◆ TESTO DEL DOCUMENTO
Lo stesso argomento in dettaglio: Scuola cartografica di Dieppe.

Il perno centrale di questa teoria fa riferimento all'insieme di mappe realizzate dalla scuola normanna di Dieppe, in cui è raffigurata una vasta terra definita Giava la Grande (in originale, Java la Grande) e da molti attribuita all'Australia. Nel 1982 Kenneth McIntyre descrisse le mappe di Dieppe come "la sola prova della scoperta dell'Australia orientale da parte dei portoghesi". Egli enfatizzò molto questo aspetto citando alcuni reperti archeologici o altri indizi, tra cui la Mahogany Ship (una nave realizzata con legno di mogano") e le chiavi di Geelong, più volte ricondotti a passate esplorazioni europee.[28][29]

In quegli anni altri studiosi (tra cui Peter Trickett[30]) si interessarono all'argomento, adottando il medesimo approccio di McIntyre, ovvero focalizzandosi principalmente sul mistero di Giava la Grande. Non mancarono, tuttavia, le critiche di altri accademici.

W.A.R. Richardson sostiene che Giava la Grande, così come viene dipinta sulle mappe di Dieppe, sia almeno in parte basata sui racconti che gli esploratori portoghesi ascoltarono da alcuni esponenti di popolazioni locali e che, al giorno d'oggi, è azzardato concludere che si trattasse proprio dell'Australia, in quanto questi registri ed altri appunti di storia portoghese sono andati perduti nei secoli.[31] Secondo altre interpretazioni, infatti, la collocazione di Giava la Grande potrebbe essere errata perché all'epoca non si disponeva di tecniche e strumentazioni adeguate per determinare con esattezza le coordinate geografiche di un punto.

Negli anni settanta, il matematico Ian McKiggan sviluppò una teoria proprio su quest'ultimo argomento, al fine di spiegare le discrepanze tra le mappe dell'epoca e la cartografia contemporanea.[32] Secondo altri autori, come Lawrence Fitzgerald e Peter Trickett, gli errori nelle mappe di Dieppe sarebbero dovuti al fatto che i cartografi normanni si basarono su delle carte nautiche portoghesi (oggi perdute) e, poiché all'epoca la conoscenza dell'Oceania era ancora limitata, tali cartografi si sbagliarono nel disegnare correttamente le fasce costiere australiane, dovendo poi ritoccarle per allinearle meglio al resto delle cartine.[33][34] Comunque sia, è possibile che gli scritti di Pedro Nunes, un cosmografo portoghese, dimostrino che le mappe di Dieppe siano distorte a causa di errori nel calcolo della longitudine.[35]

Nel 1988 Helen Wallis, custode delle mappe del British Museum, sostenne che la scoperta dell'Australia si deve attribuire ai portoghesi, che vi sbarcarono circa settant'anni prima rispetto agli olandesi.[36] Un viaggio di cui si sa poco e la cui notizia potrebbe essere giunta ai cartografi di Dieppe tramite degli esploratori francesi guidati da Jean Parmentier e sopravvissuti ad un viaggio in Sumatra verso il 1529-1530.[37]

Presunte prove

La nave di mogano (Mahogany Ship)

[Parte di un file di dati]
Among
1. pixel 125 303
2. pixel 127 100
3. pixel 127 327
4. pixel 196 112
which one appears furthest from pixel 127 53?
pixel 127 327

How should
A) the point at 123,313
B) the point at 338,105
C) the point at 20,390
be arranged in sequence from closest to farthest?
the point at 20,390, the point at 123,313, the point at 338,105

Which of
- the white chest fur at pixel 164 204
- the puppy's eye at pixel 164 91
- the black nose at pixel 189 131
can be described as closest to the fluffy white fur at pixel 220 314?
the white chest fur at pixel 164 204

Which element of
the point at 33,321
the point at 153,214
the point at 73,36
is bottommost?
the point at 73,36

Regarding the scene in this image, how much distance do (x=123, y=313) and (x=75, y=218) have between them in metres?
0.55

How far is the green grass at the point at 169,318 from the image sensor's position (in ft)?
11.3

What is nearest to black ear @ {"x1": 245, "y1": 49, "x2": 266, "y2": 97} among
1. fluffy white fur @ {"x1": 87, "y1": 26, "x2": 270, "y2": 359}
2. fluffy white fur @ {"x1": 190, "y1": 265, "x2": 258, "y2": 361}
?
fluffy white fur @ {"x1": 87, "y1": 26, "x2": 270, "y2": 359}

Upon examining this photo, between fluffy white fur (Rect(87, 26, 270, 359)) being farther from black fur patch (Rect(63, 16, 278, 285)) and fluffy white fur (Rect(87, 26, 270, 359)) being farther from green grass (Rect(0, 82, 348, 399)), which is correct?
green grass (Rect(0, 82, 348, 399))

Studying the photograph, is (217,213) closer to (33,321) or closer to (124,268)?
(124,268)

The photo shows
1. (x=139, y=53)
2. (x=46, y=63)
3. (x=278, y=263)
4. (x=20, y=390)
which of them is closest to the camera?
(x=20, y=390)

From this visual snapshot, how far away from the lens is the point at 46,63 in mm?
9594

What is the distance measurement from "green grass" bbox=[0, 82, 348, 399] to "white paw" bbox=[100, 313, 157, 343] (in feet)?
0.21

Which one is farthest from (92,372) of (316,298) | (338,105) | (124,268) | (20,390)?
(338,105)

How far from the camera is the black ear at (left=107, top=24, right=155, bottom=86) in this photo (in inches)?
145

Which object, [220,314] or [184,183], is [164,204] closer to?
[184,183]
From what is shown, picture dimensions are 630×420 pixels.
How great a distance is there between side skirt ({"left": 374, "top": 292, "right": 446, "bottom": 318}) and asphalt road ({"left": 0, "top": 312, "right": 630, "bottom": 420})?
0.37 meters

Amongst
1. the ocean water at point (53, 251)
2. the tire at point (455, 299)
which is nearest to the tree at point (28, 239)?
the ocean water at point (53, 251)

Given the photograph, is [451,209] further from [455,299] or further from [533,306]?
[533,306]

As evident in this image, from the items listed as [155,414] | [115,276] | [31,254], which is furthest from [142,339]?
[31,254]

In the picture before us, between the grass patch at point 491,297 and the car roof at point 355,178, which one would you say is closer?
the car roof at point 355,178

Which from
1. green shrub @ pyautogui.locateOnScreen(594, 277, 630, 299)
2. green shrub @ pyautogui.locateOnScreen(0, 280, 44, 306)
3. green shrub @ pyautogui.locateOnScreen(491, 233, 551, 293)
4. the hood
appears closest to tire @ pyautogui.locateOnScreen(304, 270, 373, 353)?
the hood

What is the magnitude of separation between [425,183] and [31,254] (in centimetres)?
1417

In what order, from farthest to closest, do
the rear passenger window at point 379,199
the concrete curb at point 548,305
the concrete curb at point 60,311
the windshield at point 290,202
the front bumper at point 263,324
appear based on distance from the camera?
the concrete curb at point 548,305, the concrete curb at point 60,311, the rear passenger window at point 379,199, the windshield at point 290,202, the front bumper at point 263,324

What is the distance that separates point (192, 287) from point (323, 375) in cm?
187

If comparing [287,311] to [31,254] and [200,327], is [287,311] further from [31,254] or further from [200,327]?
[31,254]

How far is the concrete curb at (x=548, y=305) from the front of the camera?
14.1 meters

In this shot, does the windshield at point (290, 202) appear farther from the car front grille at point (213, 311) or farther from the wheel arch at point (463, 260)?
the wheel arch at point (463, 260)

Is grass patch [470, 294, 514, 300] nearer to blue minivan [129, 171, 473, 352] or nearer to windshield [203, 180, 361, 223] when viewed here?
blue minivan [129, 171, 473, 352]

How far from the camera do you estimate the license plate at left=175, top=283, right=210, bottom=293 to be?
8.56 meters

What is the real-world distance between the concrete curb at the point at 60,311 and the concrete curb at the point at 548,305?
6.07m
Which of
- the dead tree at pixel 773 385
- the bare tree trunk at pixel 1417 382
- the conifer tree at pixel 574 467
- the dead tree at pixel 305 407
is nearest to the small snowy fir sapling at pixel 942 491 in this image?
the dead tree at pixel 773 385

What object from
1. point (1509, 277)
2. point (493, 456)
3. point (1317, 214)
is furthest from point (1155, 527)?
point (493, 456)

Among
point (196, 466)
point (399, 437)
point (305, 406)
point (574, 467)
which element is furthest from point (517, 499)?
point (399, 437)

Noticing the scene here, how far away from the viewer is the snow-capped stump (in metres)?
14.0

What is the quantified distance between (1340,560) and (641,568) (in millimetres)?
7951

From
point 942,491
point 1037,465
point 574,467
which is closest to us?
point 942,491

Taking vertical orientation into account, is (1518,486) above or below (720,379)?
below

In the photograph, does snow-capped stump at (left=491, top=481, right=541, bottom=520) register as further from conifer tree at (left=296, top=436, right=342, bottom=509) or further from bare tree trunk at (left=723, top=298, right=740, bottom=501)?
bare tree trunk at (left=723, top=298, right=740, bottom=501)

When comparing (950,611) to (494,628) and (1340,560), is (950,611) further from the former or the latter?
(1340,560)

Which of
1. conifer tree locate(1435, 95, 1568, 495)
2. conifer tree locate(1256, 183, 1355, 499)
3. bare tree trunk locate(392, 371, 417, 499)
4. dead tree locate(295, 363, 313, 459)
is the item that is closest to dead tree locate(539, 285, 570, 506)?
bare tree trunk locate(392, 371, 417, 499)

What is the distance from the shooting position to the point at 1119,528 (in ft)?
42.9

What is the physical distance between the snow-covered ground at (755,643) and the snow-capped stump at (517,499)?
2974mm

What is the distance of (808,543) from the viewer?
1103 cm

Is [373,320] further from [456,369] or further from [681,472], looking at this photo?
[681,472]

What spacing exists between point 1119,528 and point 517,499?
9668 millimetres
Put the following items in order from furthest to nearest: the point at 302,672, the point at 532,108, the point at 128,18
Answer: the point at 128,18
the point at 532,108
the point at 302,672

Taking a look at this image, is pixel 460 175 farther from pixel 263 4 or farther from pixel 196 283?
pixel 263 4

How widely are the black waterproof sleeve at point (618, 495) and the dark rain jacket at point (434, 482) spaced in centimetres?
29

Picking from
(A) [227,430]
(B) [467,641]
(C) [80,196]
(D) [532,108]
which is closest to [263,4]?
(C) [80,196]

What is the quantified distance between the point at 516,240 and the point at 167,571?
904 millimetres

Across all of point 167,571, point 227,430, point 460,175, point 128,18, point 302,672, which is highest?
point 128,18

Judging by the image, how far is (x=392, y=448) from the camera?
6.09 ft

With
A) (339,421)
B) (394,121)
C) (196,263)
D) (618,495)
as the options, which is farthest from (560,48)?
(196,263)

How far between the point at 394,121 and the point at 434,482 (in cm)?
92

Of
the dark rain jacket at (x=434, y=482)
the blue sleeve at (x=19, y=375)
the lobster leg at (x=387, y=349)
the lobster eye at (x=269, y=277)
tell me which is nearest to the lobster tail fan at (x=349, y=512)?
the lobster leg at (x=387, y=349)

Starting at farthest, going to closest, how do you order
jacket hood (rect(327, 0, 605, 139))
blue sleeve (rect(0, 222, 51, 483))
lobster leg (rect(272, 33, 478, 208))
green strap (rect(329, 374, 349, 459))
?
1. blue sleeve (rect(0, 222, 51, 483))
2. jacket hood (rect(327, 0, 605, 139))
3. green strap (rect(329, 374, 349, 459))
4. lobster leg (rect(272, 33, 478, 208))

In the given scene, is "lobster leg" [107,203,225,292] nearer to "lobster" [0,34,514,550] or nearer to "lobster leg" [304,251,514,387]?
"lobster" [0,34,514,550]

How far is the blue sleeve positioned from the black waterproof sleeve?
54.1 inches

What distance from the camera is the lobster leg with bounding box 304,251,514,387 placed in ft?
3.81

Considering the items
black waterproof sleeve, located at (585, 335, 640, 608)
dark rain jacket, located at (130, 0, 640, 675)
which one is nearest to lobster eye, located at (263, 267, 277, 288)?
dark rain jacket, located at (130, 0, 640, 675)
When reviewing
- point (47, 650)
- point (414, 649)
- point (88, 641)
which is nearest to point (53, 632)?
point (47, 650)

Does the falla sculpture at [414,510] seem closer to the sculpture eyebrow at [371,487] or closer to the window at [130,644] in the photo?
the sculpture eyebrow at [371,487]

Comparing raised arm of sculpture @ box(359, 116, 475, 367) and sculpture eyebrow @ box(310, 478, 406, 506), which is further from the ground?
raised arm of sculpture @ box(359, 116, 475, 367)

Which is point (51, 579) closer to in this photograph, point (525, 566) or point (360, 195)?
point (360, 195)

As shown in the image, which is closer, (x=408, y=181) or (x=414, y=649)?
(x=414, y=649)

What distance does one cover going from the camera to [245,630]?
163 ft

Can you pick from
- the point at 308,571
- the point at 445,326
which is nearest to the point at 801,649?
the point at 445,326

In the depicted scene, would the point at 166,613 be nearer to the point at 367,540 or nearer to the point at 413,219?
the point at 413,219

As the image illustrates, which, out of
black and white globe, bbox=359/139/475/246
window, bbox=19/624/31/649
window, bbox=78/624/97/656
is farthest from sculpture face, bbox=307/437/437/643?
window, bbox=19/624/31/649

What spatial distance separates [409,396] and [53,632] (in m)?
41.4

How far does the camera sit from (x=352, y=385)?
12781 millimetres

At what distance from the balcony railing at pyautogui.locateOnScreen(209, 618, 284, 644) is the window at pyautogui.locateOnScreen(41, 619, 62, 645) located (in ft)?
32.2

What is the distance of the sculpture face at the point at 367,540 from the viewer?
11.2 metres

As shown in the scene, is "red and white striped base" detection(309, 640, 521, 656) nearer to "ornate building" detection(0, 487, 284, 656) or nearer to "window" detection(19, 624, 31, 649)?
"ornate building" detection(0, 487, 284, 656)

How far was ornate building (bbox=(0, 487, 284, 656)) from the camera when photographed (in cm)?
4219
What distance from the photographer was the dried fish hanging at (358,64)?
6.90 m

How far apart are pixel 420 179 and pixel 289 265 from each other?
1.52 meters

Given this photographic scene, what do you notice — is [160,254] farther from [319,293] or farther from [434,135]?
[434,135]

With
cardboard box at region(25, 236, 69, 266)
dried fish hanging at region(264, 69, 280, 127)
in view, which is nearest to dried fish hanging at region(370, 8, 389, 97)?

◆ COMPITI DA SVOLGERE
A – Nel testo sulla scoperta portoghese dell'Australia, sostituisca "mappe" con "carte" e riporti la parte che si apre con le parole contenenti "Il perno centrale" e si chiude con "di altri accademici.".
B – Riscriva come elenco numerato, tralasciando le righe vuote, la parte del listato che va dall'inizio fino alla riga contenente "the point at 20,390, the" inclusa.

◆ LE RISPOSTE
A –
Il perno centrale di questa teoria fa riferimento all'insieme di carte realizzate dalla scuola normanna di Dieppe, in cui è raffigurata una vasta terra definita Giava la Grande (in originale, Java la Grande) e da molti attribuita all'Australia. Nel 1982 Kenneth McIntyre descrisse le carte di Dieppe come "la sola prova della scoperta dell'Australia orientale da parte dei portoghesi". Egli enfatizzò molto questo aspetto citando alcuni reperti archeologici o altri indizi, tra cui la Mahogany Ship (una nave realizzata con legno di mogano") e le chiavi di Geelong, più volte ricondotti a passate esplorazioni europee.[28][29]

In quegli anni altri studiosi (tra cui Peter Trickett[30]) si interessarono all'argomento, adottando il medesimo approccio di McIntyre, ovvero focalizzandosi principalmente sul mistero di Giava la Grande. Non mancarono, tuttavia, le critiche di altri accademici.

B –
1. Among
2. 1. pixel 125 303
3. 2. pixel 127 100
4. 3. pixel 127 327
5. 4. pixel 196 112
6. which one appears furthest from pixel 127 53?
7. pixel 127 327
8. How should
9. A) the point at 123,313
10. B) the point at 338,105
11. C) the point at 20,390
12. be arranged in sequence from closest to farthest?
13. the point at 20,390, the point at 123,313, the point at 338,105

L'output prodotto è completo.